Buyers hate it when car dealers sell most desirable models above list price, using that dreaded window sticker addition known as the 'Market Adjustment Factor', also known as The Gouge. But, in a free market, such a surcharge will change behavior (capitulate, wait till things get better, buy something/somewhere else), give the surcharger a better standard of living (more money in the dealer's pocket) and encourage the overall market to return to normal. (If The Gouge is too high, people won't buy - forcing prices back down again).
I believe that China needs a dose of the MAF. The value of goods imported from China exceeds the value of U.S. goods exported to China by a factor of more than six to one. The trade deficit with China comprises 20 percent of the total U.S. trade deficit and is the largest trade deficit the United States has with any single nation. China has deliberately kept the value of its currency low - artificially so - in order to sell more goods to us.
The Economic Policy Institute reports that the rise in the United States' trade deficit with China between 1989 and 2003 caused the displacement of production that supported 1.5 million U.S. jobs. Business Week magazine has provided comparable wage figures for China. The cost of Chinese factory labor is estimated to be $0.64 per hour, including both wages and employer contributions. The U.S. rate is $21.97.
We make it so easy to transact business with China, that Chrysler is considering manufacturing complete cars there for export to the U.S. GM now imports the engine of the Chevrolet Equinox from China.
Meanwhile, China hassles us (its best customer) about Taiwan, sells arms to our enemies and refuses to put its size-15 foot down on our nuclear nemesis, North Korea. China's neighbor would have ceased to exist decades ago without China's covert and not-so-covert support. It is not a stretch to refer to North Korea's leadership as China's puppet regime.
We cannot use tariffs to modify China's behavior. In late 1999, the Clinton Administration reached to bring China into the World Trade Organization. When the Bush administration tried to impose increased tariffs on foreign steel, the WTO ruled America had no right to do so, and the tariffs were eliminated.
The U.S. is China's biggest customer. They need our dollars. Our market. There is no one else to replace us as a trading partner. We are The Biggest Game In Town. That's worth something. So, we should do what any savvy car dealer would. Apply a Market Adjustment Factor on all Chinese goods imported into the U.S. Say, 20% or thereabouts. Keep it in force until China starts to act like a 'real' nation that takes better care of its best customer. And that customer's interests.

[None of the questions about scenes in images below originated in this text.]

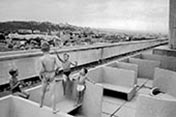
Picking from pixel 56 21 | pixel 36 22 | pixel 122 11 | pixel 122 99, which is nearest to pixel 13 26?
pixel 36 22

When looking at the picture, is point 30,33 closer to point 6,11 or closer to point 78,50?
point 6,11

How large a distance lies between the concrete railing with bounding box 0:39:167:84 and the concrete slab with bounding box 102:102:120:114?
1663 mm

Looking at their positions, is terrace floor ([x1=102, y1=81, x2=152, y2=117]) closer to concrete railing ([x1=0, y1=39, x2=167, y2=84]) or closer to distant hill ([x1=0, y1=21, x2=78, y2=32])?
concrete railing ([x1=0, y1=39, x2=167, y2=84])

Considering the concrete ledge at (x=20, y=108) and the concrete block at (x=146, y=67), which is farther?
the concrete block at (x=146, y=67)

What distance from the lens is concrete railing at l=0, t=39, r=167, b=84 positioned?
11.7ft

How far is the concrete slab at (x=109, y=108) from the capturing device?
404cm

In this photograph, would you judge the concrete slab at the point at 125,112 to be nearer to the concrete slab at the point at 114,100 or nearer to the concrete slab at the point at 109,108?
the concrete slab at the point at 109,108

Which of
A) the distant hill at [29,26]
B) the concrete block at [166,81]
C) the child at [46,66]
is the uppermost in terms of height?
the distant hill at [29,26]

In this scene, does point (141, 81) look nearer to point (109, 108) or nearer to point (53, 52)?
point (109, 108)

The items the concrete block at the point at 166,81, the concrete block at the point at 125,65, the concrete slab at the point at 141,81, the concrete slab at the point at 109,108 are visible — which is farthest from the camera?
the concrete slab at the point at 141,81

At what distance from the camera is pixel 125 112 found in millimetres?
4020

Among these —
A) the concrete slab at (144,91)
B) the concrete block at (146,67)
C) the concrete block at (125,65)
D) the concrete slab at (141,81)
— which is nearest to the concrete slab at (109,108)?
the concrete slab at (144,91)

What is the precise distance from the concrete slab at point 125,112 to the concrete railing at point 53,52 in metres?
1.89

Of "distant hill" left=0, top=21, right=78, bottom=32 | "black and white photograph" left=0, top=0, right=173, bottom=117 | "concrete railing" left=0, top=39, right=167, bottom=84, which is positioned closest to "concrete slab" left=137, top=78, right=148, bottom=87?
"black and white photograph" left=0, top=0, right=173, bottom=117
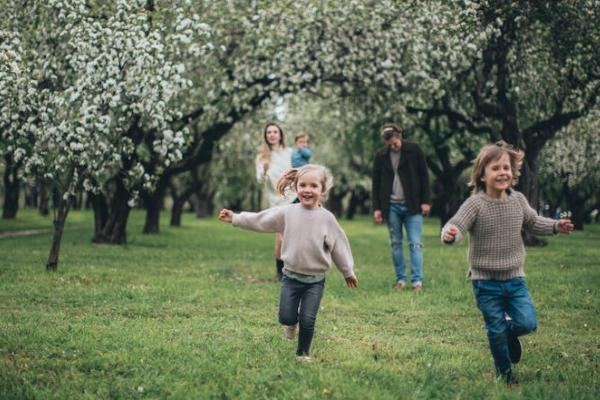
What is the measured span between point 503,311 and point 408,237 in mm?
5576

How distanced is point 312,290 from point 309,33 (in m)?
12.5

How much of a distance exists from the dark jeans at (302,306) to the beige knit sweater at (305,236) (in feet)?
0.48

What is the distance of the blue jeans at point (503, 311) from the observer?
591 centimetres

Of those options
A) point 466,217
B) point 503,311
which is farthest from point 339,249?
point 503,311

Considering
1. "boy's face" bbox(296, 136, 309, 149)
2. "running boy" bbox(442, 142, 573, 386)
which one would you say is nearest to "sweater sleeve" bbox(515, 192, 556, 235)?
"running boy" bbox(442, 142, 573, 386)

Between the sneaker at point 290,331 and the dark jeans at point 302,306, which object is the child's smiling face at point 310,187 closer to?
the dark jeans at point 302,306

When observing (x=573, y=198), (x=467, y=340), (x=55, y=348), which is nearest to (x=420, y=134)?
(x=573, y=198)

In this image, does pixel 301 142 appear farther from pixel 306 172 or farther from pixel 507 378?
pixel 507 378

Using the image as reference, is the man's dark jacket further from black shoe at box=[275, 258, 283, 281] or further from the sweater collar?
the sweater collar

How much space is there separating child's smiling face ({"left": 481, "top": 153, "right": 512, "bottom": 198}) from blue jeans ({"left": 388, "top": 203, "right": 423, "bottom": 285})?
5.44 metres

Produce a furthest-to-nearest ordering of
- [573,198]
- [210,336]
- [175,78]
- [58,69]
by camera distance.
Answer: [573,198] < [58,69] < [175,78] < [210,336]

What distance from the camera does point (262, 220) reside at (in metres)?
6.60

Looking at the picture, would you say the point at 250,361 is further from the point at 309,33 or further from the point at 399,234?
the point at 309,33

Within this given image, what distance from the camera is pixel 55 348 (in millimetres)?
6660
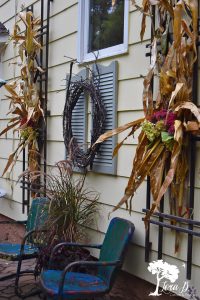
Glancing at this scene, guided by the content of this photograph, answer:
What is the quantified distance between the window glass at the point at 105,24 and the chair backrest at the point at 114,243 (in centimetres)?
160

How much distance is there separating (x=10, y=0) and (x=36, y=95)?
1882 millimetres

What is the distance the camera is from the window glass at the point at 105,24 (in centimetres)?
414

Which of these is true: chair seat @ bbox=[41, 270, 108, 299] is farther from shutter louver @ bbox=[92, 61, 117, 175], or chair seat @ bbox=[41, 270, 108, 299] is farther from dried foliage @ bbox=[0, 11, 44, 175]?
dried foliage @ bbox=[0, 11, 44, 175]

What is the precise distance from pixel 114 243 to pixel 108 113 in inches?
45.2

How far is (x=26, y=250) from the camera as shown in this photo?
14.0 ft

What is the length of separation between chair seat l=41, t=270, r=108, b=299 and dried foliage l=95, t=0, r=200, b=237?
2.18ft

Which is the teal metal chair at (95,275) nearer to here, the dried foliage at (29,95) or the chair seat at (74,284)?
the chair seat at (74,284)

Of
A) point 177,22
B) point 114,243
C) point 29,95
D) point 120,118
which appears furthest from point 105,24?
point 114,243

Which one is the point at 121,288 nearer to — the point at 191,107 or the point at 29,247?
the point at 29,247

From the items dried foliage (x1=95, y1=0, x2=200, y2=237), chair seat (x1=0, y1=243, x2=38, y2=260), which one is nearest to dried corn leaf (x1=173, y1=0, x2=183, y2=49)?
dried foliage (x1=95, y1=0, x2=200, y2=237)

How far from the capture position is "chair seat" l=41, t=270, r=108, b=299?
3.17 m

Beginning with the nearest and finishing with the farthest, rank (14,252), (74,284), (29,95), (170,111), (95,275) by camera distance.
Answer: (170,111), (74,284), (95,275), (14,252), (29,95)

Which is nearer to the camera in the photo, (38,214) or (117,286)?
(117,286)

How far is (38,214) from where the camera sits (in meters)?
4.49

The Market Adjustment Factor just a little sticker on the side window of international trade. It can be peeled off any time a change in conditions warrant such an action.
It's not a tariff, folks. It's just an entrepreneurial society trying to put a little money back in our pocket. And do a bit of nuts-and-bolts behavior modification. And some auto dealer-style horse trading. That's something the Chinese will understand.